Je me souviens d'une discussion à Cannes avec une collègue exploitante d'un cinéma d'Art et Essai / Recherche. Je causais avec elle de mon autre activité, comédien sur les planches. Je lui expliquais jouer dans des spectacles ambitieux mais aussi populaires. Aussitôt, affichant son ouverture, elle mima la snob et s'écria avec ironie « populaiiire ? Quelle horreuuuur !!». Détendu, j'ai ri avec elle, et en profitais pour lui dire que nous envisagions de monter « Le dîner de cons » (projet vite abandonné ensuite). Aussitôt, sur son visage, rejaillit sans coup férir une expression d'écoeurement.
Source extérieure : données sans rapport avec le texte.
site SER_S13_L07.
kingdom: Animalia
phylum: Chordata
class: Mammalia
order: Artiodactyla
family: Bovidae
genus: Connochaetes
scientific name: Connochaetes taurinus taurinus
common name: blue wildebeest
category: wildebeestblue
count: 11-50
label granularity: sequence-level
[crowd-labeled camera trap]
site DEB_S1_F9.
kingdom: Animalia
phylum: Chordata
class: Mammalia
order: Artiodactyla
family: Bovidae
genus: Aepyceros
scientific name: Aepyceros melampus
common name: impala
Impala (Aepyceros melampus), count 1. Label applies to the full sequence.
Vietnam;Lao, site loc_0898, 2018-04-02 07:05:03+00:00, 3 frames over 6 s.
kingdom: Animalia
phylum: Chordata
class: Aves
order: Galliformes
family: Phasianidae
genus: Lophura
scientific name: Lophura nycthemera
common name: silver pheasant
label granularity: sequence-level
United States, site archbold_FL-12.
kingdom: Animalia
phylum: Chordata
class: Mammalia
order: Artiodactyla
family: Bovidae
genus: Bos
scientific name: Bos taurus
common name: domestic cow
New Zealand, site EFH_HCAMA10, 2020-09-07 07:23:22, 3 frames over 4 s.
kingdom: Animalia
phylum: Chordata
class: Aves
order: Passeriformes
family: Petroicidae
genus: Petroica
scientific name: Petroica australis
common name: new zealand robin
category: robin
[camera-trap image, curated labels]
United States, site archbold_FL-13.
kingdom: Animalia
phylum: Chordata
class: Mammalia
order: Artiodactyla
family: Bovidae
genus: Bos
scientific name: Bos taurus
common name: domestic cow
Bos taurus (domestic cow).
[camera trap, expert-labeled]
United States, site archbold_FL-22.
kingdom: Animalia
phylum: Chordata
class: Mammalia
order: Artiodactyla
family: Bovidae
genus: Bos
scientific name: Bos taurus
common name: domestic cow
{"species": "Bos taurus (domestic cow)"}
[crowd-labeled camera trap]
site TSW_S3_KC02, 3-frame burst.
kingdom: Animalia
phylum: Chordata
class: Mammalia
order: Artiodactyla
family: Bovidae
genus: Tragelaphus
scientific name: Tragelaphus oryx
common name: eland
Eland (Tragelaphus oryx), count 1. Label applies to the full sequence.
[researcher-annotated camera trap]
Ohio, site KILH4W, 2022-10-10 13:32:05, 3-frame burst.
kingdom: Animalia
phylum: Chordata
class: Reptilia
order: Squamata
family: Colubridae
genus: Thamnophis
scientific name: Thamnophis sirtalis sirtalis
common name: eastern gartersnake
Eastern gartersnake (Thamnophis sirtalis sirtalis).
Une distance s'afficha via un « ah ! Non, ça par contre... » que sans doute elle aurait aimer contenir davantage. Devant moi, elle devenait la snob qu'elle raillait quelques secondes plus tôt...

Attention toutefois : pas de contresens: non pas que je lui dénie la possibilité de ne pas apprécier Le dîner de cons ( je n'en raffolle pas non plus), mais l'on sentait là à quel point il lui était prioritairement INTERDIT d'envisager l'apprécier..

 

Je me souviens d'un partenaire associatif, lors de la préparation d'une soirée thématique commune au cinéma  : je lui disais, « attention à la date, en cas de gros match de l'OM...  ».  Un vigoureux « ce n'est pas le même plus public » (assorti d'un terrible «voyons !... », non prononcé mais bien ressenti) me fut immédiatement retorqué. Bon.

 

Je me souviens du Mercredi 18 Septembre 2013, salle comble pour l'avant-première du film Afrik'Aïoli de Christian Philibert. J'ai remercié le public pour ce bel engouement, expliquant que j'avais rarement rencontré cela, surtout en semaine avec la concurrence d'un gros match (OM-Arsenal) à la télévision.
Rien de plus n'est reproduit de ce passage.